» What to produce
Emit a verbatim copy of the lines running from the line with "Is point 209,239" through the end of the material below.

Spatial question entries
########

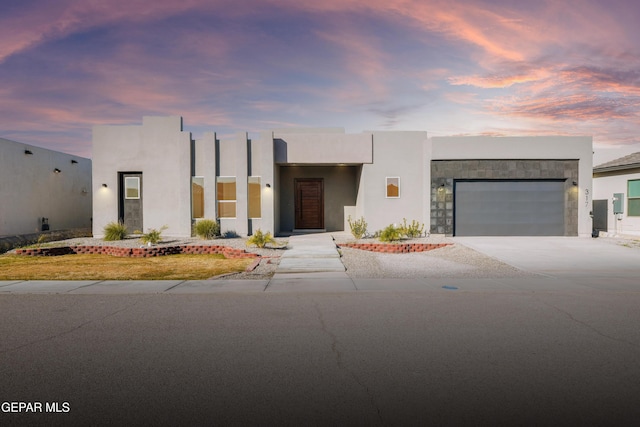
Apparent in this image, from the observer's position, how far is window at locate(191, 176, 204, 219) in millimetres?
19203

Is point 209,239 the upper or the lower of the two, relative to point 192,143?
lower

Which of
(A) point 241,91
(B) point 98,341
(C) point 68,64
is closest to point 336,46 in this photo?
(A) point 241,91

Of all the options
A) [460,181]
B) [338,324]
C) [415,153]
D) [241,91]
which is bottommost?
[338,324]

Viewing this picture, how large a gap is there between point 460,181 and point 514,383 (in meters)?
16.2

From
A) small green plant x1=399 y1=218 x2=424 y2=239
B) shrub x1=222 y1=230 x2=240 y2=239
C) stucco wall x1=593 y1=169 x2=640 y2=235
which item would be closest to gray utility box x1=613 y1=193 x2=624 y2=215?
stucco wall x1=593 y1=169 x2=640 y2=235

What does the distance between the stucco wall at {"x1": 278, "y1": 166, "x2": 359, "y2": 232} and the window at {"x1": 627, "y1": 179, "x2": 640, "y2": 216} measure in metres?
13.0

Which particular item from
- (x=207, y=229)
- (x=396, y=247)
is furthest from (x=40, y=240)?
(x=396, y=247)

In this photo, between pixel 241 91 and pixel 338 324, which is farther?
pixel 241 91

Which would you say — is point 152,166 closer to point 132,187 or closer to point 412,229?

########

» Full response
Is point 209,239 the upper or the lower of the two, relative to point 192,143?
lower

Which of
(A) point 241,91
(B) point 98,341
(C) point 68,64
is closest to point 336,46 in this photo?
(A) point 241,91

Of all the options
A) [460,181]
B) [338,324]
C) [415,153]
D) [241,91]
which is bottommost?
[338,324]

Viewing this picture, how large a gap is there between point 460,181 and point 514,383 (in meters)?
16.2

From
A) small green plant x1=399 y1=218 x2=424 y2=239
B) shrub x1=222 y1=230 x2=240 y2=239
C) stucco wall x1=593 y1=169 x2=640 y2=235
which item would be closest to gray utility box x1=613 y1=193 x2=624 y2=215?
stucco wall x1=593 y1=169 x2=640 y2=235

What does the distance between the stucco wall at {"x1": 278, "y1": 166, "x2": 359, "y2": 232} and the window at {"x1": 627, "y1": 179, "x2": 640, "y2": 216} measure in metres?
13.0

Which particular item from
- (x=207, y=229)
- (x=396, y=247)
is furthest from (x=40, y=240)?
(x=396, y=247)

In this photo, between pixel 241 91 and pixel 338 324, which is farther?
pixel 241 91

Which would you say — is point 152,166 closer to point 132,187 or closer to point 412,229?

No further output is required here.